Panelist Steven Ross, partner, Steptoe & Johnson LLP, said that in terms of competitive transmission development versus traditional regulation, key questions that remain open following FERC’s technical conference include:
· How light-handed a regulator can FERC be when it comes to transmission projects selected in an open and transparent competitive process?
· How far can an open and competitive bid selection go in taking the place of traditional cost-of-service regulation?
There appears to be some consensus that came out of the technical conference, he said. As noted in his presentation, cost containment can be a feature that reduces costs to consumers and should be carefully considered by transmission providers. However, do cost containment bids always lead to the lowest-cost project, his presentation asked.
His presentation further noted:
· More FERC guidance on the specific cost-containment features that would be viewed as reasonable would be helpful, unless the FERC guidance is too proscriptive — then could it stifle innovation?
· FERC’s current incentive rate regime should continue, but does cost containment add risk that should be accounted for through an incentive ROE or is that built into the base ROE?

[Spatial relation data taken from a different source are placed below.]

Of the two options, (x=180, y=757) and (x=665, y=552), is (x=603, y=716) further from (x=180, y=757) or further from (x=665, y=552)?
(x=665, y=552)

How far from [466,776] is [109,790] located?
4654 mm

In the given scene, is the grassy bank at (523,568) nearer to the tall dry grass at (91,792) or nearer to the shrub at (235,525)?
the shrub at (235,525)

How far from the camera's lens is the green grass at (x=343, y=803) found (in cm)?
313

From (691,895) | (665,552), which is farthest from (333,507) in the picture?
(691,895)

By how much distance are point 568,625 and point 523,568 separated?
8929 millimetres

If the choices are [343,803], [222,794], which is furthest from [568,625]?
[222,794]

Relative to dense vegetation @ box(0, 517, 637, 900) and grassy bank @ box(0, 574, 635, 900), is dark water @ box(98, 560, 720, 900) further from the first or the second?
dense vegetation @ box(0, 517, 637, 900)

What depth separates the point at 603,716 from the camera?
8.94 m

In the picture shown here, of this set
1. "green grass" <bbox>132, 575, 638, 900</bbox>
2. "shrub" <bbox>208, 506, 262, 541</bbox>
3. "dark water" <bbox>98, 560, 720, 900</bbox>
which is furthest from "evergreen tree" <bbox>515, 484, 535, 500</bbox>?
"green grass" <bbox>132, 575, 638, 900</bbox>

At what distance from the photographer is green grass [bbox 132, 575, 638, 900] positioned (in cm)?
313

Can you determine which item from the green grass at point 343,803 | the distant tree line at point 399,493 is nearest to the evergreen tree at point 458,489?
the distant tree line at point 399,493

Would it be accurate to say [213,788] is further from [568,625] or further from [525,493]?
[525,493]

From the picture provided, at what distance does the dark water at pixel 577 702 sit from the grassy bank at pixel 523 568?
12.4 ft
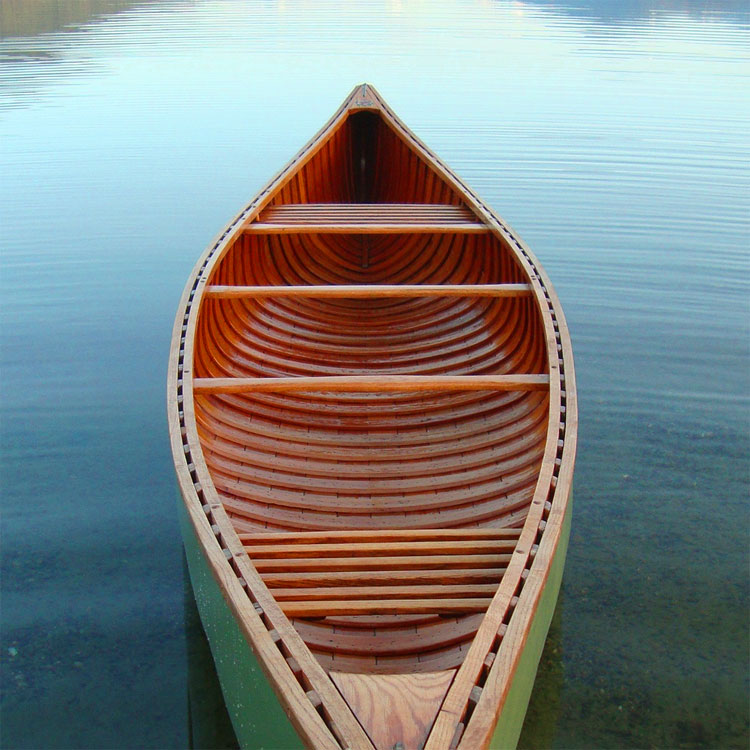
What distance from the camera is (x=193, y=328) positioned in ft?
12.3

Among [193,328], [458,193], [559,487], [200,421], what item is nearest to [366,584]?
[559,487]

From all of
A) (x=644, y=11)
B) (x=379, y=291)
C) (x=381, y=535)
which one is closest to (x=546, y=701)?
(x=381, y=535)

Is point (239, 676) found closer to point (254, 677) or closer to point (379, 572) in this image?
point (254, 677)

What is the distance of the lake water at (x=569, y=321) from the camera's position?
3.22 m

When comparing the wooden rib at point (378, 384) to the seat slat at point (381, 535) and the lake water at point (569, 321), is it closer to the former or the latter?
the seat slat at point (381, 535)

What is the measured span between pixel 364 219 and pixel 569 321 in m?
2.19

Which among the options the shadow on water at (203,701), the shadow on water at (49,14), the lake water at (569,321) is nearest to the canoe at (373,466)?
the shadow on water at (203,701)

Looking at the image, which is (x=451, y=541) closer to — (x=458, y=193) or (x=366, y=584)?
(x=366, y=584)

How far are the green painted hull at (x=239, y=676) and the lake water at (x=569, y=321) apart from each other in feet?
1.99

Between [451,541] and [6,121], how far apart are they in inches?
534

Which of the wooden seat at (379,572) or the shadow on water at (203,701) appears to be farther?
the shadow on water at (203,701)

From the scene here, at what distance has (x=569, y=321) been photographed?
259 inches

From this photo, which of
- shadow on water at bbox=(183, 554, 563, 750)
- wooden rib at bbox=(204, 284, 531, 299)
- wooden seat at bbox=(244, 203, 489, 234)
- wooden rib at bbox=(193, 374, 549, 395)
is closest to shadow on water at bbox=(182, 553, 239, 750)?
shadow on water at bbox=(183, 554, 563, 750)

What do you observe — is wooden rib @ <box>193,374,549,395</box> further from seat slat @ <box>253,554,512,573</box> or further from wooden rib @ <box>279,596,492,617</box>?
wooden rib @ <box>279,596,492,617</box>
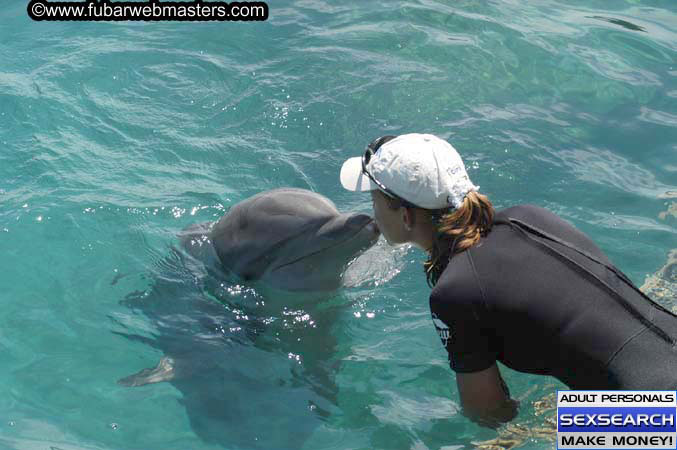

· RTOs should not be rate settlers, but if the RTO awards a project to a bidder with a cost-containment provision, has the RTO effectively set a rate?
“Thorny unanswered questions” include can FERC establish presumptions of just and reasonable transmission rates based upon the efficacy of the selection process, and if costs caps are part of the awarded bid, how long do they stay in place, his presentation noted.